• _Given exercise_:
Copy every one of the records below word for word, without changing anything.

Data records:
☆ ☆ ☆ ☆ ☆ ☆ ☆

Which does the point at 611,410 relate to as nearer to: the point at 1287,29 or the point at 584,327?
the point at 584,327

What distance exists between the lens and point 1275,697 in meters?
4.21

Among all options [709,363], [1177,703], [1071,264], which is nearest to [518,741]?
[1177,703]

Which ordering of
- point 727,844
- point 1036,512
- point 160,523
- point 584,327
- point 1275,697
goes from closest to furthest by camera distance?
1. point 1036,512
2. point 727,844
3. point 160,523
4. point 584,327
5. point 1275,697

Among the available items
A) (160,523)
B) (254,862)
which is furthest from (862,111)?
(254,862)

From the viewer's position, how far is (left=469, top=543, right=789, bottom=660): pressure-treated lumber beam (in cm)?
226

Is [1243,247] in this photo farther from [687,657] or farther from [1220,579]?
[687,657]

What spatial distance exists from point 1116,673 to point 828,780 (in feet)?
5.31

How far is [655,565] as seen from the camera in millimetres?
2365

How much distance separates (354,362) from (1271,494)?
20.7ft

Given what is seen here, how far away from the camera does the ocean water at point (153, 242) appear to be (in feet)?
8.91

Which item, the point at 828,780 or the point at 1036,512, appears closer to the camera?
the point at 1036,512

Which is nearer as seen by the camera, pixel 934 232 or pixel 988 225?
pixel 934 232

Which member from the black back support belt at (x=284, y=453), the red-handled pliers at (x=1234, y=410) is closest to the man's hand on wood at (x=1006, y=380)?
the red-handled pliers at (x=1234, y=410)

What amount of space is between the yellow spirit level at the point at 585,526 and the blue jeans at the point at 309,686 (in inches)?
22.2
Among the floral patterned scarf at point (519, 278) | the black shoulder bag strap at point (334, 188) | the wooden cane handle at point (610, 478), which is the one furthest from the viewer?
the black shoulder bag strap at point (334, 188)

☆ ☆ ☆ ☆ ☆ ☆ ☆

• _Exercise result_:
Which does the point at 611,410 relate to as nearer to: the point at 1287,29 or the point at 584,327?
the point at 584,327

What distance exists between the lens and point 1275,697 in meters?
4.21

Among all options [709,363], [1177,703], [1071,264], which is nearest to [518,741]?
[1177,703]

Which ordering of
- point 727,844
- point 1036,512
- point 160,523
- point 584,327
- point 1275,697
goes from closest to furthest by camera distance?
1. point 1036,512
2. point 727,844
3. point 160,523
4. point 584,327
5. point 1275,697

Among the available items
A) (160,523)
B) (254,862)
which is furthest from (862,111)?
(254,862)

From the viewer's position, how far is (left=469, top=543, right=789, bottom=660): pressure-treated lumber beam (in cm)?
226

Is [1243,247] in this photo farther from [687,657] or farther from [1220,579]?
[687,657]

What spatial distance exists from point 1116,673 to point 828,780 (in feet)?
5.31

How far is [655,565] as seen from the camera in millimetres?
2365

How much distance separates (354,362) from (1271,494)?
20.7ft

Given what is seen here, how far away from the camera does the ocean water at point (153, 242) appear to be (in feet)?
8.91

Which item, the point at 828,780 or the point at 1036,512, appears closer to the camera?
the point at 1036,512

Which is nearer as seen by the camera, pixel 934 232 or pixel 988 225?
pixel 934 232

Which member from the black back support belt at (x=284, y=453), the red-handled pliers at (x=1234, y=410) is closest to the man's hand on wood at (x=1006, y=380)?
the red-handled pliers at (x=1234, y=410)

What amount of space is between the yellow spirit level at the point at 585,526 and the blue jeans at the point at 309,686 (in inches)?
22.2
Among the floral patterned scarf at point (519, 278) | the black shoulder bag strap at point (334, 188) | the wooden cane handle at point (610, 478), which is the one furthest from the viewer?
the black shoulder bag strap at point (334, 188)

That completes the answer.